2010 Basildon District Council election

14 of the 42 seats to Basildon District Council 22 seats needed for a majority
|  | First party | Second party | Third party |
| Party | Conservative | Labour | Liberal Democrats |
| Seats before | 29 | 10 | 3 |
| Seats won | 11 | 2 | 1 |
| Seats after | 29 | 10 | 3 |
| Seat change | Steady | Steady | Steady |
| Popular vote | 36,551 | 15,766 | 13,465 |
| Percentage | 49.6% | 21.4% | 18.3% |
- Map of the results of the 2010 Basildon council election. Conservatives in blue, Labour in red and Liberal Democrats in yellow. Wards in grey were not contested in 2010.
| Council control before election Conservative Party | Council control after election Conservative Party |

= 2010 Basildon District Council election =

2010 UK local government election

The 2010 Basildon District Council election took place on 6 May 2010 to elect members of Basildon District Council in Essex, England. One third of the council was up for election and the Conservative Party stayed in overall control of the council.

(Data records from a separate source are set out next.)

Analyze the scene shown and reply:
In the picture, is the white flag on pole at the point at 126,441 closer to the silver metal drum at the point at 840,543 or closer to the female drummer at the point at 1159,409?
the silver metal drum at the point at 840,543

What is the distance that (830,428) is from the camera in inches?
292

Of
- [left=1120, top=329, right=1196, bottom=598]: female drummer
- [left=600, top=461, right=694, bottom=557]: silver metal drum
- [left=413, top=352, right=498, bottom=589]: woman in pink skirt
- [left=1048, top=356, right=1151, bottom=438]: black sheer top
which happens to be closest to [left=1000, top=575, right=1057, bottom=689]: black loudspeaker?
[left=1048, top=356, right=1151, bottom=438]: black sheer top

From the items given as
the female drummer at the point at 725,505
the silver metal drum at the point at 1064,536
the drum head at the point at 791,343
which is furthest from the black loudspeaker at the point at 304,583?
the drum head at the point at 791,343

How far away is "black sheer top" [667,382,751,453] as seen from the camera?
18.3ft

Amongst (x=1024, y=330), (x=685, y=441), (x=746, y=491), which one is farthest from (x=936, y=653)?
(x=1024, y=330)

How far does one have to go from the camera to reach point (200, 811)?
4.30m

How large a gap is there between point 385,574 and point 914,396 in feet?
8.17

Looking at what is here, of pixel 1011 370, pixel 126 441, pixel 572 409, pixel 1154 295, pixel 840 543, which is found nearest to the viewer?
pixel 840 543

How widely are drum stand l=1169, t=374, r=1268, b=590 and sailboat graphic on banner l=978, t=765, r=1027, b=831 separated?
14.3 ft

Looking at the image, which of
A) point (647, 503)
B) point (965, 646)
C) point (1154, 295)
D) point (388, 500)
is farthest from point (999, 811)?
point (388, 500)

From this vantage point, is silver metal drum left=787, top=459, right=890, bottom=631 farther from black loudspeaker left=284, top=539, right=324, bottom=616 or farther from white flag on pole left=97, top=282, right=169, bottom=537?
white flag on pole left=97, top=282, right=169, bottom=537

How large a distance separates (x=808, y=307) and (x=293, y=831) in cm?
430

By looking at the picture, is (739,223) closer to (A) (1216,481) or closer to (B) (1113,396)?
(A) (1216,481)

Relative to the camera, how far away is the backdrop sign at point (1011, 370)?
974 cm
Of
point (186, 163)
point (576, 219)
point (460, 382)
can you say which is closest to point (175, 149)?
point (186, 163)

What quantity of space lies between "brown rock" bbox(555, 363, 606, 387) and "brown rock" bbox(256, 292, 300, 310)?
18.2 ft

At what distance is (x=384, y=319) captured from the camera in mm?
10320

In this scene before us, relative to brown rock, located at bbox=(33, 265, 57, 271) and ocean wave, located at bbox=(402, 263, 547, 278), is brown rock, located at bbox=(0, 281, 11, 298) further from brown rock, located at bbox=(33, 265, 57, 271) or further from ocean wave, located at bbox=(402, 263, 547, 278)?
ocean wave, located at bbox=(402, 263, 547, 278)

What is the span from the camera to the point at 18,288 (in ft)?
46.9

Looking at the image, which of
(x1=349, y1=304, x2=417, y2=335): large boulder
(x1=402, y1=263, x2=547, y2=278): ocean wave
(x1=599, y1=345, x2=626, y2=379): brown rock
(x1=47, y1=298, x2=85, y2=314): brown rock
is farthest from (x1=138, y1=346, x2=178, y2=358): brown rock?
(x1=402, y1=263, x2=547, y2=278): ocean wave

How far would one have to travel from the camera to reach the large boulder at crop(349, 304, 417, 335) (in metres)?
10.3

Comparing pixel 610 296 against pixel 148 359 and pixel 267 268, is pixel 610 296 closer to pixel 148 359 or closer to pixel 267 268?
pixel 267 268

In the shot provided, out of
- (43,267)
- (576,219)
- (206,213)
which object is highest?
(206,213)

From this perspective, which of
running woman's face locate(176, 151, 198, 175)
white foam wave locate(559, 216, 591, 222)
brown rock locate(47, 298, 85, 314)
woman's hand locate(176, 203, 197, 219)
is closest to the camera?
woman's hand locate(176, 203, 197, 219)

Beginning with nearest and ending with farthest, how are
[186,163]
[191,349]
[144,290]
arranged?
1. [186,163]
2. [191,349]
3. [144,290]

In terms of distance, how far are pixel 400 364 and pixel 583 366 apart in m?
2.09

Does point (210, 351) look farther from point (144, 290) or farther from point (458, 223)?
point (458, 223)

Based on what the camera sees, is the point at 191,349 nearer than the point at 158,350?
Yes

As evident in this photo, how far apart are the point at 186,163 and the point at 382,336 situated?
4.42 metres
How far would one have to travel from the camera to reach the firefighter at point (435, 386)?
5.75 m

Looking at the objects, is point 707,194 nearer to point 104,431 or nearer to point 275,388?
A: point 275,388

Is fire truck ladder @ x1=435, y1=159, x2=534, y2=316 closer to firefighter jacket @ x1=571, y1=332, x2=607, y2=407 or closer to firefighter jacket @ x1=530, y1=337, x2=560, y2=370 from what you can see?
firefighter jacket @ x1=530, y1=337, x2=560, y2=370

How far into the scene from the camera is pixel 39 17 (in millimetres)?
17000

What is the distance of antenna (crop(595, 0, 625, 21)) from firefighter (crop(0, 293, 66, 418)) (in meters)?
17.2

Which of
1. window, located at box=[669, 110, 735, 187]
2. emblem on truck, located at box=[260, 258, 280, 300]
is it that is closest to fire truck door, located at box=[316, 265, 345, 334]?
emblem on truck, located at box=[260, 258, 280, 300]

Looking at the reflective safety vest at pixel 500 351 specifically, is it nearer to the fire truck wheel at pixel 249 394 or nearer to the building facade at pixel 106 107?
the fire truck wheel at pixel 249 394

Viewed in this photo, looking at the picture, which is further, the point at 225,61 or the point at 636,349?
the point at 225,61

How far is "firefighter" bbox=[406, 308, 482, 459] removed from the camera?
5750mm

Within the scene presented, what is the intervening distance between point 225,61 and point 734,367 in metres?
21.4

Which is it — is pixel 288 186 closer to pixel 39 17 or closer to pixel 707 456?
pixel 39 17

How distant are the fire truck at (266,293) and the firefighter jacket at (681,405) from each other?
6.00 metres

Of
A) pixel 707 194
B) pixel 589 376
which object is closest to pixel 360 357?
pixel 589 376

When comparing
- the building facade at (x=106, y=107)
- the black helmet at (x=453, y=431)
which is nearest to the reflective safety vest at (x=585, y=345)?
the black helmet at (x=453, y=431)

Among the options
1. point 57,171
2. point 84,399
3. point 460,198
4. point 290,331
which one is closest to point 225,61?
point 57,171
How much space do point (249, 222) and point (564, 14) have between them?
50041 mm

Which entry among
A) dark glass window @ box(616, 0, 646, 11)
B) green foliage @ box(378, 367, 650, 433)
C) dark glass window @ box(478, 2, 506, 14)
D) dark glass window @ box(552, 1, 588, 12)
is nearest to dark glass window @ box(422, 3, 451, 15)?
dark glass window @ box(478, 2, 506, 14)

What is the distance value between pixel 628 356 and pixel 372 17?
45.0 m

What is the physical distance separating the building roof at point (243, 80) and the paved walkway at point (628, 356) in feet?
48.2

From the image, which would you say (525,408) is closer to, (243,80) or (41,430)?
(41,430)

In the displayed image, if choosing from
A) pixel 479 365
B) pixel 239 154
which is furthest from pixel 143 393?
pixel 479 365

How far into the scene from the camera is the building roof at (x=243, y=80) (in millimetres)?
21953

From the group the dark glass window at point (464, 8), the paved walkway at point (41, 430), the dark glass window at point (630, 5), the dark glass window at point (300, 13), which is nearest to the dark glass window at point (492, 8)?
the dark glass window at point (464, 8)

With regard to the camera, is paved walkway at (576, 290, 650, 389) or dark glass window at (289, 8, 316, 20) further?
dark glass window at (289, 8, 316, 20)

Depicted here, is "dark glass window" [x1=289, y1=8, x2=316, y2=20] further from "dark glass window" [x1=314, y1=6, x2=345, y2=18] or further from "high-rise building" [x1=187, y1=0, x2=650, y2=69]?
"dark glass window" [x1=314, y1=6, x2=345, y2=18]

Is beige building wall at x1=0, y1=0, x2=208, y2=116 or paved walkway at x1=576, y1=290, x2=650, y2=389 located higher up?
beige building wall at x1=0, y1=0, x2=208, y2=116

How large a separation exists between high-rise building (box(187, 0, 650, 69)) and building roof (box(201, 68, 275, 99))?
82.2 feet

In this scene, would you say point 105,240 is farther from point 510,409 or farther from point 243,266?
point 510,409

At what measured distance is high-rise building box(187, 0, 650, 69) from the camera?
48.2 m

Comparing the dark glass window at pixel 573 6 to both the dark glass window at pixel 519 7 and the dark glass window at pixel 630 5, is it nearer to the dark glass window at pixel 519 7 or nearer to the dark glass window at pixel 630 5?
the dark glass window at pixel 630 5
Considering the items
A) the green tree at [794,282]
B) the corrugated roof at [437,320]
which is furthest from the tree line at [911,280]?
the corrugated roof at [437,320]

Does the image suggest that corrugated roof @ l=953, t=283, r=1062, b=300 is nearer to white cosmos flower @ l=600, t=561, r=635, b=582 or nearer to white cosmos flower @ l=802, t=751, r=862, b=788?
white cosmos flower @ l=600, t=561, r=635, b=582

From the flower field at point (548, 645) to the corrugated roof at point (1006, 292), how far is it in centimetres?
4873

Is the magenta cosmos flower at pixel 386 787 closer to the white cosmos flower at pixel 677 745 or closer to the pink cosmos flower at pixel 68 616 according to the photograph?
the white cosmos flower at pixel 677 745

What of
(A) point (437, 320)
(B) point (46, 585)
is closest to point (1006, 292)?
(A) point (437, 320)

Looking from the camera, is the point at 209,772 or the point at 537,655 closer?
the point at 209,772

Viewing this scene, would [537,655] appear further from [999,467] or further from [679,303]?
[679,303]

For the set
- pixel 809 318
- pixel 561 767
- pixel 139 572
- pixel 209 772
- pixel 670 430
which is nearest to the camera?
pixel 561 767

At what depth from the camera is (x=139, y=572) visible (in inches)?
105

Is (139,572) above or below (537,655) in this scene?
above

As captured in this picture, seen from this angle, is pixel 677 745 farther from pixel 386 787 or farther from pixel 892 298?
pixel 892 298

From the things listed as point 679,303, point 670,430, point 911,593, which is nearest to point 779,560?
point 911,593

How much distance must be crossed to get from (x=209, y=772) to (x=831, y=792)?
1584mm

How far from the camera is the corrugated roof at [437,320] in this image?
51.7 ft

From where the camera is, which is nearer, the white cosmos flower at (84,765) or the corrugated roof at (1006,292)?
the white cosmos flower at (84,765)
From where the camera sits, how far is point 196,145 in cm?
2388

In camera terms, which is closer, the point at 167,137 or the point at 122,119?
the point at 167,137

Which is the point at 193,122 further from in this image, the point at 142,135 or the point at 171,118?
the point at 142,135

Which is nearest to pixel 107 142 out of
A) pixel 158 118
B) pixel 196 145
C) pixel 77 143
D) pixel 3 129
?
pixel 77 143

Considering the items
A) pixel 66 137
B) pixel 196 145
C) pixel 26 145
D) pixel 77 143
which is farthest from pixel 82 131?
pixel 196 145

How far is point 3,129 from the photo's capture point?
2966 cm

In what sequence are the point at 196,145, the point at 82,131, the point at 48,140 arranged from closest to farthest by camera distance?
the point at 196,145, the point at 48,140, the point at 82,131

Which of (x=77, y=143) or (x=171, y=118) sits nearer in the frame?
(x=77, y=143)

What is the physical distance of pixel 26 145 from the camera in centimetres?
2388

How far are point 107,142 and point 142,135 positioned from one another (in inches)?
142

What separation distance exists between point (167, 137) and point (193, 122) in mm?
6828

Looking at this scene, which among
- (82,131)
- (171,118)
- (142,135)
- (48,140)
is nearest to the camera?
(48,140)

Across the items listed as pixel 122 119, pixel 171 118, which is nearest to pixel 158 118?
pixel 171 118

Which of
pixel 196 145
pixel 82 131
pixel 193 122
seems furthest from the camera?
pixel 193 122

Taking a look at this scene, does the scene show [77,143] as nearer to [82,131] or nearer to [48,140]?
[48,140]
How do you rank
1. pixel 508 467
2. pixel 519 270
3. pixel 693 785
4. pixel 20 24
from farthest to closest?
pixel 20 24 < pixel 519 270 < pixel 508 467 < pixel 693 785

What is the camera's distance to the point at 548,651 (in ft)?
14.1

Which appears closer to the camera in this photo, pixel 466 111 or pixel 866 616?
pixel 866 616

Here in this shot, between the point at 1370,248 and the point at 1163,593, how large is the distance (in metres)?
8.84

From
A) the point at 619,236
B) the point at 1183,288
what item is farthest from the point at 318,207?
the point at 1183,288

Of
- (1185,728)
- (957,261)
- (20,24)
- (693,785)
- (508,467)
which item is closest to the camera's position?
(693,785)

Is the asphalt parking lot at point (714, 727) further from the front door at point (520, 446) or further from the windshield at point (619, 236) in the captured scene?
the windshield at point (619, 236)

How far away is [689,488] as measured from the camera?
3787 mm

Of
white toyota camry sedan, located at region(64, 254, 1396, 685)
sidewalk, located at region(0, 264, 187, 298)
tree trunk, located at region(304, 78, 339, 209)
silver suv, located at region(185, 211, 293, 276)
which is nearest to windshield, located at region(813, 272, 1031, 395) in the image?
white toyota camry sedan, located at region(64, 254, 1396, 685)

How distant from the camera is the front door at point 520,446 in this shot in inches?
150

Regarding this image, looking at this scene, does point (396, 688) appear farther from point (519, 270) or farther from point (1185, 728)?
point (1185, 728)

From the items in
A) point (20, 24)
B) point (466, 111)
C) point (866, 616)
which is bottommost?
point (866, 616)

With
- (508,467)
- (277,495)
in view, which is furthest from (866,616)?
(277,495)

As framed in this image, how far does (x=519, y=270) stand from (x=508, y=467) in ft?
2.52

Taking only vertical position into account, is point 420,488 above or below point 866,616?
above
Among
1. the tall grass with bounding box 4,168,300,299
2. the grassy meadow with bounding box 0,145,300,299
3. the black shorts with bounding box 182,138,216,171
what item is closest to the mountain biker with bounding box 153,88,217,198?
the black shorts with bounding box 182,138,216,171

After the election, the composition of the council was:
- Conservative 29
- Labour 10
- Liberal Democrats 3

==Election result==
The results saw the Conservatives retain control of the council after winning half of the votes cast. This enabled them to win 11 seats, compared to two for Labour and one for the Liberal Democrats. With the election having taken place at the same time as the general election, turnout was 64%, a rise from the 29% recorded at the 2008 election.

All comparisons in vote share are to the corresponding 2006 election.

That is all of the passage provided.